▸ **Excerpt to read**
────────────────────────────────────────

He said that Malaysia’s high-quality infrastructure has mainly been due to the government’s ability to leverage the capital market in the implementation of its five-year economic plans to execute major infrastructure projects.

The professor emphasized that universities should explore capital markets by issuing bonds to meet their funding needs, rather than relying solely on government allocations, which are often insufficient to drive meaningful societal impact.

He noted that bond issuance is a common practice among universities in the United States, particularly within the Ivy League. Prestigious institutions such as Harvard, Yale, MIT, Stanford, and Princeton are among the top borrowers, benefiting from support provided by credit rating agencies. This trend is also gaining traction in Mexico, Canada, and the United Kingdom, with Moody’s, a leading global credit-rating agency, rating universities in these countries.

However, he acknowledged that bond markets tend to favor large and reputable universities while imposing higher interest costs on smaller institutions. To address this, he suggested that the Federal Government encourage first-generation universities to issue government-backed bonds to enhance their financial stability. Additionally, he urged the National Universities Commission (NUC) to introduce regular rankings of Nigerian universities to attract interest from rating agencies.

He further recommended that the government incentivize universities by implementing a tiered corporate tax system that favors publicly listed institutions, along with tax breaks for newly listed companies for a specified period. Given the critical role universities play in fostering entrepreneurial knowledge ecosystems, he argued that providing incentives for them to access long-term funding is essential.

────────────────────────────────────────

▸ **Information**
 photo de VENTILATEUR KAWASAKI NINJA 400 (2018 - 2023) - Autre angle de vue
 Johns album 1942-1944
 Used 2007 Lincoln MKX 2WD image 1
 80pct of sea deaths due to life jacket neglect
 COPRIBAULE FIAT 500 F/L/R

────────────────────────────────────────

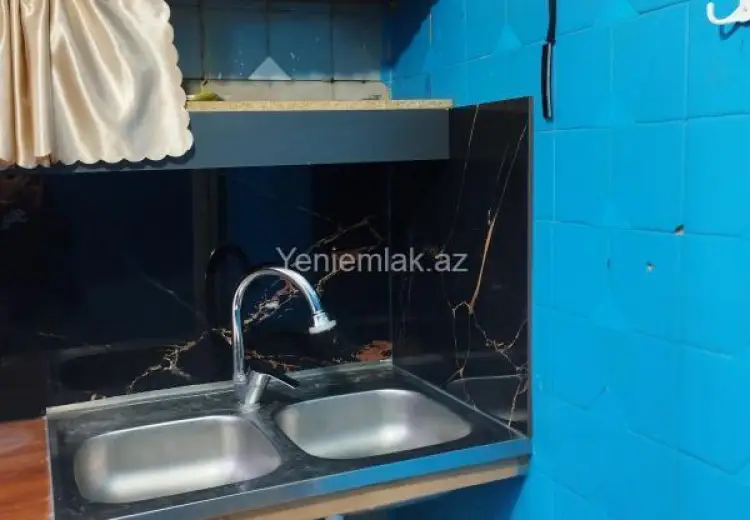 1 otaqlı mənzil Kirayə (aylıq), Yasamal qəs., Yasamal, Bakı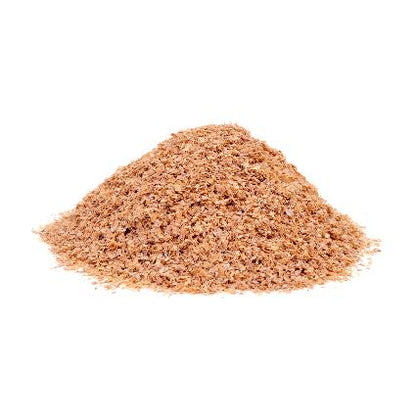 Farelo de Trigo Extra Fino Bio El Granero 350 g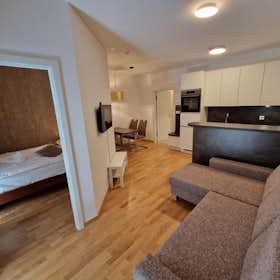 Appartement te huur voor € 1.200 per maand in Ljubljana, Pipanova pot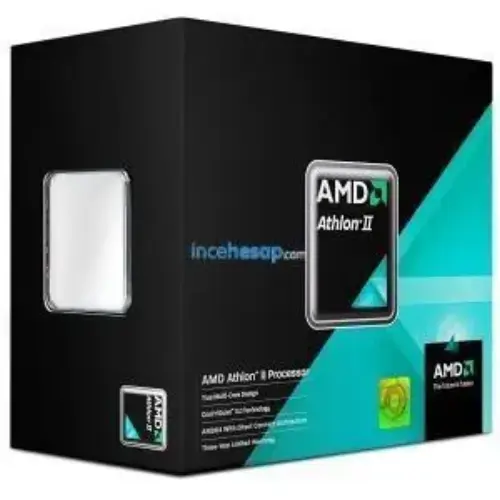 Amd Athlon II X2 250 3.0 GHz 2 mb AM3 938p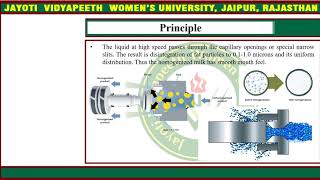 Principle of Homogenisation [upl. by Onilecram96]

────────────────────────────────────────

▸ **Exercise tasks**
(a) From the passage on university bond financing, list every university it names as a top borrower.
(b) Continue the passage on university bond financing from where it stops.

▸ **Answers for each item**
(a) Harvard, Yale, MIT, Stanford, Princeton

(b)
On privatization, the professor reiterated that listing state-owned enterprises on the stock exchange remains a powerful tool for driving investor confidence and unlocking capital. He advised the Federal Government to sell stakes in these enterprises through the exchanges as a means of generating development funds.

Commenting on recent economic trends, he highlighted the recorded improvements in government revenue and the reduction in the debt service ratio from over 80% to below 70%, attributing these gains to ongoing reforms. He also emphasized that the proposed tax reform bill would enhance the ease of doing business, foster SME growth, and improve the macroeconomic environment.

He concluded by stating that unlocking Nigeria’s hidden wealth through the capital market requires leveraging its potential to mobilize resources, allocate capital efficiently, and expand the entrepreneurial knowledge ecosystem.

To achieve this, governments at all levels must adopt the right strategies, including providing effective incentives for capital formation, privatizing public enterprises through the capital market, and optimizing resources to ensure value for money.

“Only then can Nigeria be truly seen as being on the right path to unlocking its vast hidden wealth,” he stated.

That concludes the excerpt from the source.